If your patient is at risk for QT prolongation or is taking other medications that could raise QT prolongation issues, you should generally avoid using citalopram. It is one of the worst as far as this issue is concerned and especially as we escalate dosages.

Anticholinergic Burden

Paroxetine is seldom used in geriatric patients and the reason this is true is that it has more anticholinergic activity than other SSRIs in the group. Avoiding this medication in elderly patients and those who may be taking other anticholinergic medications is important.

Diarrhea

All SSRIs can cause GI adverse effects, but one tends to be worse than the others when it comes to diarrhea. In patients with gastrointestinal disorders that cause diarrhea, it would be best to avoid sertraline. This medication is often termed “Squirtraline” because of its propensity to cause loose stools. IBS, Crohn’s, and Ulcerative Colitis are common GI issues that can cause diarrhea symptoms and it would be advisable to consider another SSRI than sertraline.

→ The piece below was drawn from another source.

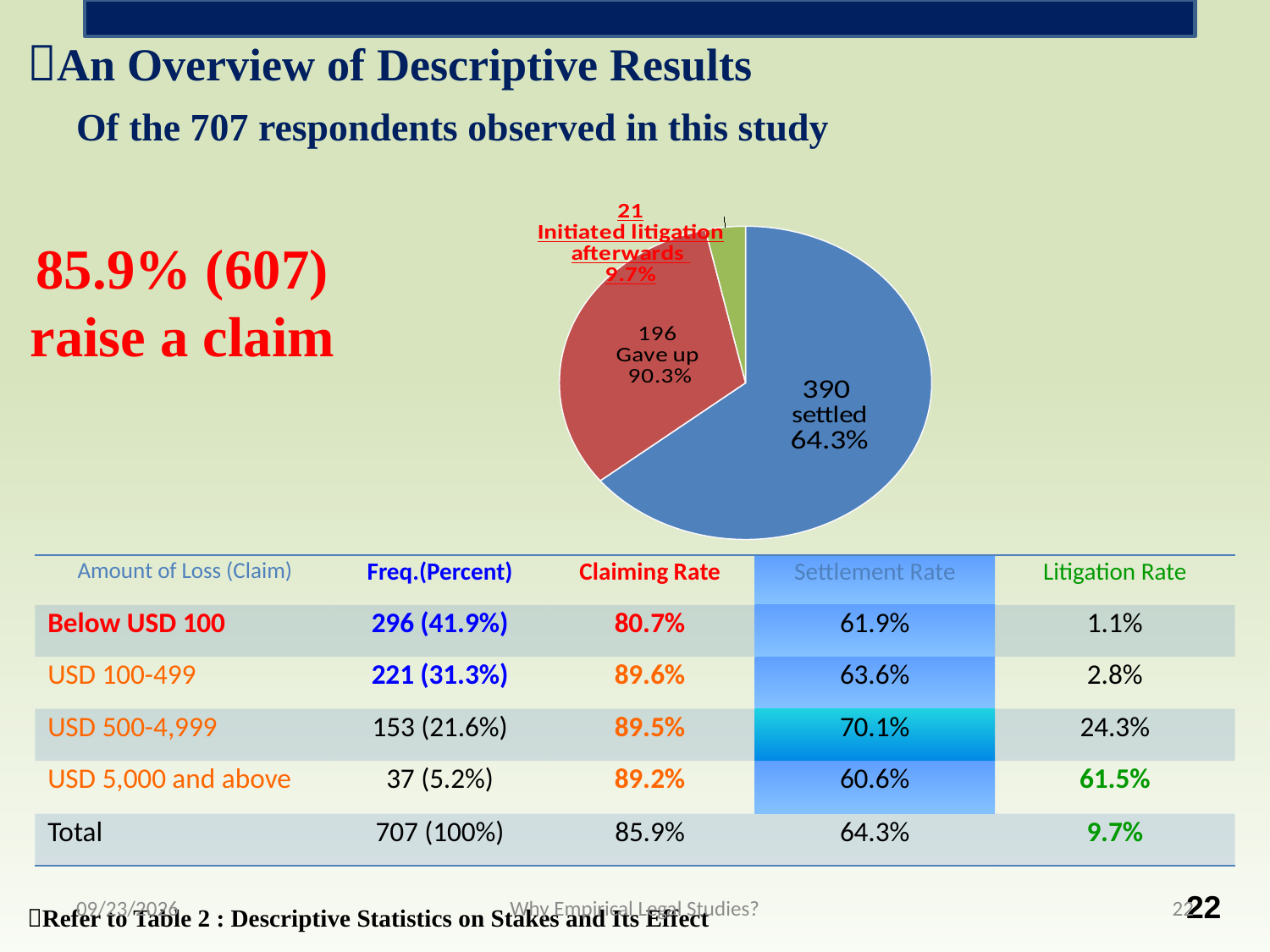
How many respondents are in the 'Gave up' slice of the pie chart? 196 What percentage is printed on the 'settled' slice of the pie chart? 64.3% In the pie chart, how many more respondents are in 'settled' than in 'Gave up'? 194 Which slice of the pie chart is the largest? settled In the pie chart, which has more respondents: 'settled' or 'Gave up'? settled What kind of chart is shown on the slide? pie chart What percentage is printed on the 'Initiated litigation afterwards' slice of the pie chart? 9.7% What colour is the 'settled' slice of the pie chart? blue Which slice of the pie chart is the smallest? Initiated litigation afterwards How many respondents are in the 'settled' slice of the pie chart? 390 How many respondents are in the 'Initiated litigation afterwards' slice of the pie chart? 21 How many slices does the pie chart have? 3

Numerous Drug Interactions

Fluvoxamine is well known for drug interactions and this is the primary reason why you don’t see this medication used very often for major depression. It is critical to avoid this medication and this is especially true in our polypharmacy patients.

CYP2D6 Interactions

Fluoxetine and paroxetine are well known to impact CYP2D6. One of the most consequential drug interactions with these medications is tamoxifen. Adding fluoxetine or paroxetine to a patient’s regimen who is taking tamoxifen will reduce the effectiveness of tamoxifen.

Insomnia

Fluoxetine (and possibly sertraline) tend to be more activating. This can be advantageous in some patients who tend to feel sedated and sleep all day when they are experiencing depression symptoms. For those that have difficulty with sleeping, these drugs can worsen insomnia. If you see a patient who is taking a sleeper medication and are going to start an SSRI, you might want to avoid these two activating agents.

What other important considerations do you think about when it comes to reasons to avoid SSRIs?